A plugin is either a string (in which case it's looked up in the internal plugins, of which there will be a few), or a function with an optional member (one of after, before or replace) that tells the phase where it should be plugged in.

The pretext-newlines plugin, for example, is defined as:

function newlines(text) {
    return text.replace('\n', '<br>');
}

// Or whatever newlines.after = 'filter';

module.exports = newlines;

TODO some plugins may want to install multiple phases in different places. What then?

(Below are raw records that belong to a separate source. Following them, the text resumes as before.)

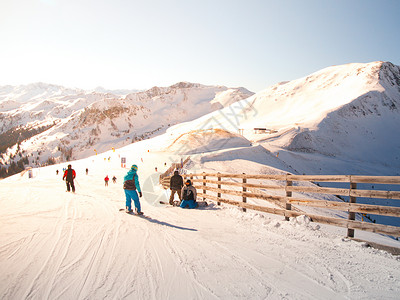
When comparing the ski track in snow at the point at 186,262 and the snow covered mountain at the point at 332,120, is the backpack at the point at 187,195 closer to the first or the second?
the ski track in snow at the point at 186,262

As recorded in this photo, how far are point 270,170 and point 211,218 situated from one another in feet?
93.4

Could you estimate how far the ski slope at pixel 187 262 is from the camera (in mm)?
3512

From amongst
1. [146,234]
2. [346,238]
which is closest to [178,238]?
[146,234]

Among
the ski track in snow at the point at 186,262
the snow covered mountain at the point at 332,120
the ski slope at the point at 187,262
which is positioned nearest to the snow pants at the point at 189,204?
the ski slope at the point at 187,262

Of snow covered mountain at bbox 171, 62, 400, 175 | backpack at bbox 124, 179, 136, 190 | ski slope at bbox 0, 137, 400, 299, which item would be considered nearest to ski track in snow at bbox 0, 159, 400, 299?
ski slope at bbox 0, 137, 400, 299

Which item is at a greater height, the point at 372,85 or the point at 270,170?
the point at 372,85

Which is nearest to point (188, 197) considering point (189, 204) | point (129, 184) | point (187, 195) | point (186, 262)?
point (187, 195)

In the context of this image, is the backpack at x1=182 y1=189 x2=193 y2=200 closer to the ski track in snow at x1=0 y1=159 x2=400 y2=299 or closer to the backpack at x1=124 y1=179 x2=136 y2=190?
the backpack at x1=124 y1=179 x2=136 y2=190

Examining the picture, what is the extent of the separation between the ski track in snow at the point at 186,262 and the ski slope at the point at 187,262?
0.7 inches

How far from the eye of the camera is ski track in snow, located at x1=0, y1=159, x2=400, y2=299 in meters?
3.51

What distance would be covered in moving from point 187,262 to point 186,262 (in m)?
0.02

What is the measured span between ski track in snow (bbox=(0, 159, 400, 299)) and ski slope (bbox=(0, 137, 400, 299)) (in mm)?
17

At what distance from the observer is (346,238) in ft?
18.8

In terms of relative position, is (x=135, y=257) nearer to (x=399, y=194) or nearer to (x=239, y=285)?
(x=239, y=285)
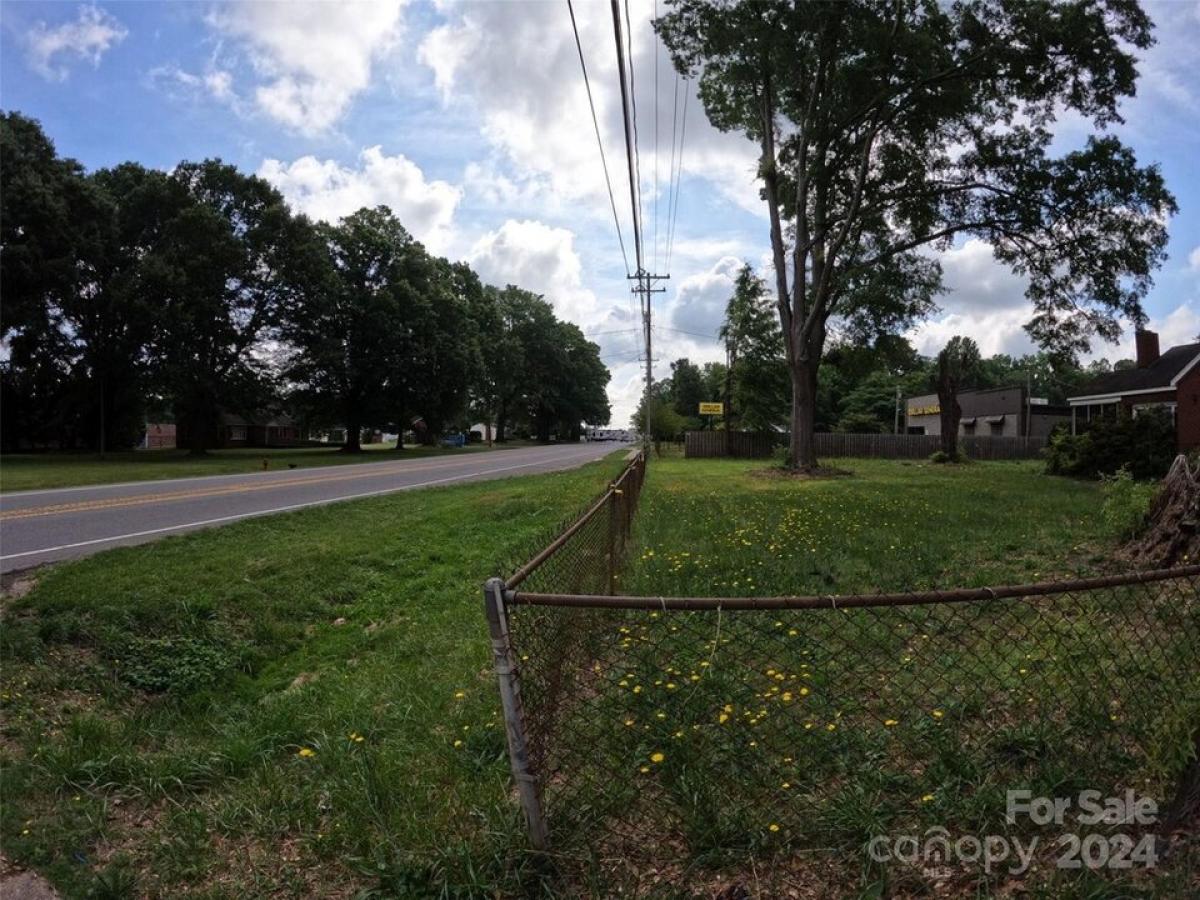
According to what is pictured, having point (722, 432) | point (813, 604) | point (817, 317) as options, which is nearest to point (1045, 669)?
point (813, 604)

TODO some plugins may want to access a data object that collects data during the processing. Or is that actually necessary? We could also do things like a plugin that collects a list of figures from the text:

var figures = [];
pretext.after('filter', function collect(text) { // collect figures in `figures` });
pretext.after('all', function summarize(text) { // append list of figures at the end }); 

Ideally, the data would live as a variable inside the second phase, but it needs to be readable by the first phase. Perhaps allow this:

pretext.replace('all', function summarize(text) {
    var figures = [];
    function collect(text) {
        ... access `figures` ...
    }
    pretext.after('filter', collect);
    var result = inner.all()
    // append stuff to `result` and return
});

Where pretext.after('filter', collect) will replace the current collect if one was previously installed. Another question arises: should pretext.replace('all') save the name of the old phase as an alias for the new phase? Obviously others might refer to all and expect it to work.

Example: github markdown style fenced code blocks

Example: roman literals

Example: typography with options

Example: custom HTML elements (<sc> to generate better fake small caps; to show a code block followed by its output)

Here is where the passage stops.